Czy katolicyzm, pojmowany jako koncepcja światopoglądowa, typ kulturalny, jest czy nie jest dynamiczny?
Jedni przedstawiciele polskich sfer katolickich twierdzą, że katolicyzm w pojęciu doktrynalnym, jako wieczno-trwała i niezmienna doktryna, jest dynamiczny, a tylko społeczne systemy realizacyjne, a więc katolicyzmy faktyczne w poszczególnych narodów są statyczne, atwórcze. Szczególnie zaś polski. Trzeba więc tylko doktrynę tak zrealizować, by ona w praktyce okazała się dynamiczna. To nie katolicyzm jako taki, a człowiek, jako twórca jego systemu realizacyjnego jest odpowiedzialny za to, że brak mu dynamiki.
Nieudolny i biedny jest ten człowiek, biedne są narody katolickie. Już około dwu tysięcy lat się męczą i nic z tego nie wychodzi, jeśli oczywiście nie liczyć tego rezultatu, że co jakiś czas niektóry z nich znika z historii. Przykładów sądzę nie trzeba przytaczać. A co będzie, gdy zabraknie obiektów do eksperymentu?
Drudzy znowu przedstawiciele przyznają, że owszem, katolicyzm, zwłaszcza ten poreformacyjny, jego niektóre przejawy są trochę statyczne. Ale to wcale nie dowodzi, że w ogóle może być niedynamiczny. My go właśnie teraz twórczo dynamizujemy. Jeszcze go co prawda nie ma, ale już niedługo będzie. Trochę cierpliwości, już się robi. Tu, przyznajemy, argumentów nam brak.
Tak w lapidarnej formie przedstawiają się sumarycznie poglądy naszych „dynamicznych” sfer katolickich. Ale nie w tym rzecz. Dyskutować nad tym, czy katolicyzm w ogóle jest statyczny, czy dynamiczny, z opinią polską, czyli katolicką, wydaje się bezcelowe. Jeśli się bowiem zgodnie ze św. Tomaszem z Akwinu, jako oficjalnym poglądem Kościoła stoi się na stanowisku, że rozum musi się podporządkować dogmatom, że nie może ich poznać, ani poznawać, a służy wyłącznie co ich obrony, słowem jeśli się wierzy, że dwa a dwa jest cztery tylko dlatego, iż to nie sprzeciwia się dogmatom – to dajmy lepiej spokój tej dyskusji. Zostawmy w spokoju średniowiecze.

++++++++++++++++++++

→ **WYMAGANIA ZADANIA**: Czyj pogląd, według fragmentu o katolicyzmie, uchodzi za oficjalny pogląd Kościoła w sprawie podporządkowania rozumu dogmatom? Proszę odpowiedzieć jednym zdaniem.

→ **PRZEDSTAWIONE DANE**:

++++++++++++++++++++

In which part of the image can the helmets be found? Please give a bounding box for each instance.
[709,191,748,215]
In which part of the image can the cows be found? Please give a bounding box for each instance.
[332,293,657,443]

++++++++++++++++++++

→ **PEŁNA ODPOWIEDŹ**: Jest to pogląd św. Tomasza z Akwinu.